# Husband supporting family overseas, might led to financial problems down the road.



## Eatcake (Feb 1, 2015)

There's nothing wrong with supporting family members outside the country and right now it's not really a concern. I just want to have some ideas to talk with him when things do become an issue and when they become overly dependent. Right now we each make around 40k, still at the age where we haven't start saving for retirements or putting away for big investments. Besides rent and bills to pay, the next biggest expense is the money sent to support his mom and teenage sister. Being their main support, because the other family members don't have much money, their living standard according to him is pretty good. But recently they made some impulsive purchases without telling my husband that was alarming. Like buying a new washing machine for $500 because the store clerk said the prices were going to double the next day. And recently the teenage sister decided to move out because mom was drinking, and mom just gave the rest of her money to pay for her rent. My husband said this is alarming but it shouldn't affect the usual ordeal. I am not as worried about it financially right now but I am worried about it perpetuating this idea that they can always rely on someone else, I mean mom couldn't work due to certain circumstances but she needs to make better financial judgement and try to find other backup plans in case we can't support them anymore. The sister we worry about because she doesn't understand the concept of responsibility, she do't mind spending money, and we're trying to keep her in school which she doesn't seem to care much about. Before, the ex-husband was supporting them, but things went downward after he left.


----------



## Mr.D.E.B.T. (Jul 19, 2012)

Have you asked him what him what his limits are? Maybe he isn't worried because he has a limit in mind. I suggest you share your feelings with him, but do your best to not come off in a confrontational manner.Some standards and expectations need to be set before this gets ugly.


----------



## EleGirl (Dec 3, 2011)

Eatcake said:


> Being their main support, because the other family members don't have much money, their living standard according to him is pretty good.
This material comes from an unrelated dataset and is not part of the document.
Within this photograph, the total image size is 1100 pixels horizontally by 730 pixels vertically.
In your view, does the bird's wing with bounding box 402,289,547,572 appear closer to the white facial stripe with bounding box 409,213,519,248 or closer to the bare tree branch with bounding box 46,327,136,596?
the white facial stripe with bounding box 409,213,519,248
What does this mean? If their living standard is pretty good, why does he need to help support them?

Have you explored with him things like what sorts of welfare are available where they live? Can the sister get any education paid for by the gov where she lives?

What % of your joint income is going to his family?


----------



## Yeswecan (Jul 25, 2014)

As stated. There needs to be a limit and end to the support. I understand it is family. Even so, they are not entitled. 

-If you lend money to a family member...consider it never coming back.
-Never conduct any business deals with family members.

Consider taking the sister in with you. Go to a school in your area. As for mom...well, she needs to get her act together. You are financing a drinking problem.


----------